Wendell Berry is my favorite poet. I love that he is a farmer/poet, like I am a homemaker/poet. It gives me hope that I too may one day be able to put together a collection. His lens on the world is unique and beautiful. His poems entwine generations of humanity with nature and both of these with God. After sitting and reading from his works, I feel refreshed and renewed and re-purposed.
Here are some quotes:
“We clasp the hands of those that go before us, And the hands of those who come after us. We enter the little circle of each other's arms And the larger circle of lovers, Whose hands are joined in a dance, And the larger circle of all creatures, Passing in and out of life, Who move also in a dance, To a music so subtle and vast that no ear hears it Except in fragments”
"It is not from ourselves that we learn to be better than we are.”

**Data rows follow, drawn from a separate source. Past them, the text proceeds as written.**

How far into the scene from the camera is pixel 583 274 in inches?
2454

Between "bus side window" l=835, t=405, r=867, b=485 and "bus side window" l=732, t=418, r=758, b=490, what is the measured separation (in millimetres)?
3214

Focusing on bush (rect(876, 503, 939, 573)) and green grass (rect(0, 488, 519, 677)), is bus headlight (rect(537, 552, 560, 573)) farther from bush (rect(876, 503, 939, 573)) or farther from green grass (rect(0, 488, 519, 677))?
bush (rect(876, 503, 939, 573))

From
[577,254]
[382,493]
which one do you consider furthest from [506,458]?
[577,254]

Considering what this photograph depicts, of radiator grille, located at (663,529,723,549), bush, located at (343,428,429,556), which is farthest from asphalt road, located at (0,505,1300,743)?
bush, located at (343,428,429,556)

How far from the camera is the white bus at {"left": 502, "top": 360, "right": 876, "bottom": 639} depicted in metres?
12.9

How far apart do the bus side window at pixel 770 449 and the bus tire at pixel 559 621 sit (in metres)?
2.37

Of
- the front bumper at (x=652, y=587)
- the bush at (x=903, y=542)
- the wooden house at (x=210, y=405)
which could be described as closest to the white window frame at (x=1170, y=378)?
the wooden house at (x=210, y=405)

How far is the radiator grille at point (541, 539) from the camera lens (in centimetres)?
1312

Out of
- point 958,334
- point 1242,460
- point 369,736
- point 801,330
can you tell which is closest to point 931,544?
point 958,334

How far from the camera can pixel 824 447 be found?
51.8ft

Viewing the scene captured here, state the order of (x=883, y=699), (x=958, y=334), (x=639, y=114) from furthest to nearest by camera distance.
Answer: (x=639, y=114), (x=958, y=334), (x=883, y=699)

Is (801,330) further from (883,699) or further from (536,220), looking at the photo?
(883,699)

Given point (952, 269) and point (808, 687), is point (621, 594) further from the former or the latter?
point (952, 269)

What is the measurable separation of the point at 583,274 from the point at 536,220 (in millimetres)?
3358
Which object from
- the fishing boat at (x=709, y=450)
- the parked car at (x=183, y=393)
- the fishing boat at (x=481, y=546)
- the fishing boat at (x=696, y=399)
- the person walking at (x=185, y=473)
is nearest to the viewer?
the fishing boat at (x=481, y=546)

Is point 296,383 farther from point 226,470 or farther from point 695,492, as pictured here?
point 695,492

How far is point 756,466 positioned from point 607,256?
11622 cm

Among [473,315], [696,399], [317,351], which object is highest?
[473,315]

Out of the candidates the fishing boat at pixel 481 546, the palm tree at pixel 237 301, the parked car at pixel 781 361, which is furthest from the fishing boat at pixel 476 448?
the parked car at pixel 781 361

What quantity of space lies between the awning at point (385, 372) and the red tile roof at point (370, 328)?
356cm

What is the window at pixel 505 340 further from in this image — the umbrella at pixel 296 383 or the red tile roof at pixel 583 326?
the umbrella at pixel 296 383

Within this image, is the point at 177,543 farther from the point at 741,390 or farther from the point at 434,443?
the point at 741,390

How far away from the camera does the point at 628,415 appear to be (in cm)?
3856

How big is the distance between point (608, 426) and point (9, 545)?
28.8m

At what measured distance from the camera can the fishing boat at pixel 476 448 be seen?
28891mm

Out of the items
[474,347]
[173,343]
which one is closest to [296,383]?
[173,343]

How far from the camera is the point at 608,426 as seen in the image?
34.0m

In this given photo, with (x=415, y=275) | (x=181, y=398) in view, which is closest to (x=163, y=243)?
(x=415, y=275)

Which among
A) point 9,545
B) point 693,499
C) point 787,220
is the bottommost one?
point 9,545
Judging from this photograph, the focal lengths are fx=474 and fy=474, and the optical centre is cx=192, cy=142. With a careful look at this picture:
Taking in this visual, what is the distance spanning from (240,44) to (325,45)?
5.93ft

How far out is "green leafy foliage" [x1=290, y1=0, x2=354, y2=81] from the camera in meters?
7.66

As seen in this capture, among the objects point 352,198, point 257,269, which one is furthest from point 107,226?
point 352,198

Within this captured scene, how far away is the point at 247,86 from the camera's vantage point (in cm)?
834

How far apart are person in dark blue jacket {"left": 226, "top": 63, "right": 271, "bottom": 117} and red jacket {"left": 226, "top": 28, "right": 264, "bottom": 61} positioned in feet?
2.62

How To Be a Poet by Wendell Berry
(to remind myself)
Make a place to sit down.
Sit down. Be quiet.
You must depend upon
affection, reading, knowledge,
skill—more of each than you have—inspiration,
work, growing older, patience,
for patience joins time
to eternity. Any readers
who like your work,doubt their judgment.
Breathe with unconditional breath
the unconditioned air.
Shun electric wire.
Communicate slowly. Live
a three-dimensioned life;
stay away from screens.
Stay away from anything that obscures the place it is in.
There are no unsacred places;
there are only sacred places
and desecrated places.
Accept what comes from silence.
Make the best you can of it.
Of the little words that come
out of the silence, like prayers
prayed back to the one who prays,
make a poem that does not disturb
the silence from which it came.
To The Holy Spirit
O Thou, Far off and here, whole and broken,
Who in necessity and in bounty wait,
Whose truth is light and dark, mute though spoken,
By Thy wide grace show me Thy narrow gate.